• **Text**:
[llvm] r271925 - [MBP] Reduce code size by running tail merging in MBP.
Diana Picus via llvm-commits
llvm-commits at lists.llvm.org
Tue Jun 7 09:11:29 PDT 2016
On 7 June 2016 at 18:24, Haicheng Wu <haicheng at codeaurora.org> wrote:
> Hi Diana,
>
> Sorry for this. I revert the patch in r272017 . If possible, would you please send me a reduced test case? Thank you.
Thanks, I'm currently reducing it on a machine similar to the bot, but
it might take a while. I'll get back to you when it's done.

• **Extracted material**:
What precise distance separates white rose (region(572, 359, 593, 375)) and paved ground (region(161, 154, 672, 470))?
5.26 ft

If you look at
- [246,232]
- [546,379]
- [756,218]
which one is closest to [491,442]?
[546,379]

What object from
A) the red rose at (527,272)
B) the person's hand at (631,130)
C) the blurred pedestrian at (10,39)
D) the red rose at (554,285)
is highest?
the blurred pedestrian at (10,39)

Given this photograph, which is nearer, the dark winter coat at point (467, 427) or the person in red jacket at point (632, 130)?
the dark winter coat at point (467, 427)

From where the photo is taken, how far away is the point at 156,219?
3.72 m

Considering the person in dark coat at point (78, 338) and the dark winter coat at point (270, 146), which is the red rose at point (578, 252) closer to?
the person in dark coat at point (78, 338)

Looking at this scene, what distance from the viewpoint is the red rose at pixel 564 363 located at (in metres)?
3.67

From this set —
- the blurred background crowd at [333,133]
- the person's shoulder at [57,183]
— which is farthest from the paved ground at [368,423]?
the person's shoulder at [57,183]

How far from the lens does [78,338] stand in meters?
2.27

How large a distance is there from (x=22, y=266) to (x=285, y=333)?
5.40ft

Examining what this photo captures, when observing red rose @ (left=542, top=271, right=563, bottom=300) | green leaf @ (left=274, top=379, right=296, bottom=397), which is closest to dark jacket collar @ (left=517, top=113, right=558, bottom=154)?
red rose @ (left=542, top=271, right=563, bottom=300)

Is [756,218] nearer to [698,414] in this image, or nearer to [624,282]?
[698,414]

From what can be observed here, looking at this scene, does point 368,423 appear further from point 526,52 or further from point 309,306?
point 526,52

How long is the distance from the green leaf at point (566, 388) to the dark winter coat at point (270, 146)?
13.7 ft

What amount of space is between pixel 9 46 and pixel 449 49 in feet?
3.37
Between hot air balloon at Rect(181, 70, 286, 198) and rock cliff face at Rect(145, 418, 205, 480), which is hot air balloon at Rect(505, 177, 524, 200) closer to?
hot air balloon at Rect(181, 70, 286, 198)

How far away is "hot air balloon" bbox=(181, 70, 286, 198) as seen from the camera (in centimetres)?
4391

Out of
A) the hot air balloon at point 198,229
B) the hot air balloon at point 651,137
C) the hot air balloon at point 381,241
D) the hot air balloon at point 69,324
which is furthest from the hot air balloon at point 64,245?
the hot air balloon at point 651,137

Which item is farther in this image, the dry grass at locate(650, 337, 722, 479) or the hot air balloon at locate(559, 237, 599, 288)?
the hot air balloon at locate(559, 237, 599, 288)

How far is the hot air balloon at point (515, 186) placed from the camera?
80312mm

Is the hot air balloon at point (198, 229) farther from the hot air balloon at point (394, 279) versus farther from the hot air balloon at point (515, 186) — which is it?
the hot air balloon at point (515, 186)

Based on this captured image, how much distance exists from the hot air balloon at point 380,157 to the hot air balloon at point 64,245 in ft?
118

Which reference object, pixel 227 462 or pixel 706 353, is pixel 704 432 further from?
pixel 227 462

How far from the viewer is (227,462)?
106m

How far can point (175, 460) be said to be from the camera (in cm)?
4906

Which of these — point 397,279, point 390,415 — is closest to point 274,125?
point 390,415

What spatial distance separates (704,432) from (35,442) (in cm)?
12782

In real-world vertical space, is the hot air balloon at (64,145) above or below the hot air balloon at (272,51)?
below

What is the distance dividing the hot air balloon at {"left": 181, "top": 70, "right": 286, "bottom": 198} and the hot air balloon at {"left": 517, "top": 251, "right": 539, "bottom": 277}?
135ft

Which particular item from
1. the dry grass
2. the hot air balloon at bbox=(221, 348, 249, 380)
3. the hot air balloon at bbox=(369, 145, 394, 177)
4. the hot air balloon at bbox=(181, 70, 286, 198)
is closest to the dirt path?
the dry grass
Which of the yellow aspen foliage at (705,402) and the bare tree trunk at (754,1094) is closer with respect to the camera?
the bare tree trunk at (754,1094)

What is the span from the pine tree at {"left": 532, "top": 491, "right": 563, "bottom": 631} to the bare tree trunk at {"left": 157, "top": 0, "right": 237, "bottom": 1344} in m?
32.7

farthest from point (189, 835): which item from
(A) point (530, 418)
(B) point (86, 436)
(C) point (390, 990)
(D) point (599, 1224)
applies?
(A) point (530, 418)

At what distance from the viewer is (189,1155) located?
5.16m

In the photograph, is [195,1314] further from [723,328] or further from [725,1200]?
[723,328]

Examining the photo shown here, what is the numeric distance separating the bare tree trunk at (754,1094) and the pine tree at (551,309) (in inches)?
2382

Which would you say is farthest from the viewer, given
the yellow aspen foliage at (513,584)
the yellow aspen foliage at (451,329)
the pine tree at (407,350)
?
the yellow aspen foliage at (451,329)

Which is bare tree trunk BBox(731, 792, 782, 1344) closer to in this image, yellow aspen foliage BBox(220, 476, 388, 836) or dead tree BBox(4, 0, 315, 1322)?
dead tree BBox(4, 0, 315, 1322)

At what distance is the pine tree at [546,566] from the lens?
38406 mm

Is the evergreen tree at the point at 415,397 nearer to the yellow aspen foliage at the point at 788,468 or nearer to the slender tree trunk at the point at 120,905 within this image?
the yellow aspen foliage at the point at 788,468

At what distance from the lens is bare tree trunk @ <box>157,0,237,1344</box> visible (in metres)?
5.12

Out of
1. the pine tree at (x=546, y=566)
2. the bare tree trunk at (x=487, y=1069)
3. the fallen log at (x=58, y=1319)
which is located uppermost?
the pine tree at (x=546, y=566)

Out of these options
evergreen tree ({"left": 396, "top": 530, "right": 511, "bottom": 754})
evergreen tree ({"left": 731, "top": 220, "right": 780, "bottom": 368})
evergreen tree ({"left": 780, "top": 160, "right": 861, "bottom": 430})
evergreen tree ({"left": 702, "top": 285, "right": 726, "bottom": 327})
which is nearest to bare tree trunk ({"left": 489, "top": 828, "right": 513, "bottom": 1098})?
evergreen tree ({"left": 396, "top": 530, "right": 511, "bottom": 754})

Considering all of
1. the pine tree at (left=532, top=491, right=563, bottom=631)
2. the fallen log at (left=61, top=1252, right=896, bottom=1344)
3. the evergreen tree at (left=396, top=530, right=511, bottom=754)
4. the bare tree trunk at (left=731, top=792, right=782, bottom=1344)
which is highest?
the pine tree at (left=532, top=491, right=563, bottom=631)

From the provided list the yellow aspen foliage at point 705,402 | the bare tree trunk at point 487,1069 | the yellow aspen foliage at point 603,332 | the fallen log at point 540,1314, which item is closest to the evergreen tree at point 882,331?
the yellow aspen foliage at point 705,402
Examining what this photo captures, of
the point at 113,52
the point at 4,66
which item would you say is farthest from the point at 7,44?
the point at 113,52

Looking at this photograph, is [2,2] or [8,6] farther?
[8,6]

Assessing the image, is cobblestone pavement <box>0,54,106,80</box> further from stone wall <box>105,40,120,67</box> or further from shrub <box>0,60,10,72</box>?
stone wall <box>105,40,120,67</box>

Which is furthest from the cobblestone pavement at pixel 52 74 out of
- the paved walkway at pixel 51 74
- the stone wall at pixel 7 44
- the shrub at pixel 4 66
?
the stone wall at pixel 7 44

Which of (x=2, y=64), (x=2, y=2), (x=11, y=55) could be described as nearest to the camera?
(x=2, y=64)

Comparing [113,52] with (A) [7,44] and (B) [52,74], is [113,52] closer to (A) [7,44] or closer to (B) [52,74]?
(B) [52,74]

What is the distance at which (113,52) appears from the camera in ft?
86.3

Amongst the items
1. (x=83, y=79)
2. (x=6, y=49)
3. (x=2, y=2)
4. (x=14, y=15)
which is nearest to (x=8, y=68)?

• **Your task**: Write out the part of the mailing-list message that begins at the words "Diana Picus via" and stops after "case? Thank you.", with no changes. You won't need the records for this.

• **Complete response**:
Diana Picus via llvm-commits
llvm-commits at lists.llvm.org
Tue Jun 7 09:11:29 PDT 2016
On 7 June 2016 at 18:24, Haicheng Wu <haicheng at codeaurora.org> wrote:
> Hi Diana,
>
> Sorry for this. I revert the patch in r272017 . If possible, would you please send me a reduced test case? Thank you.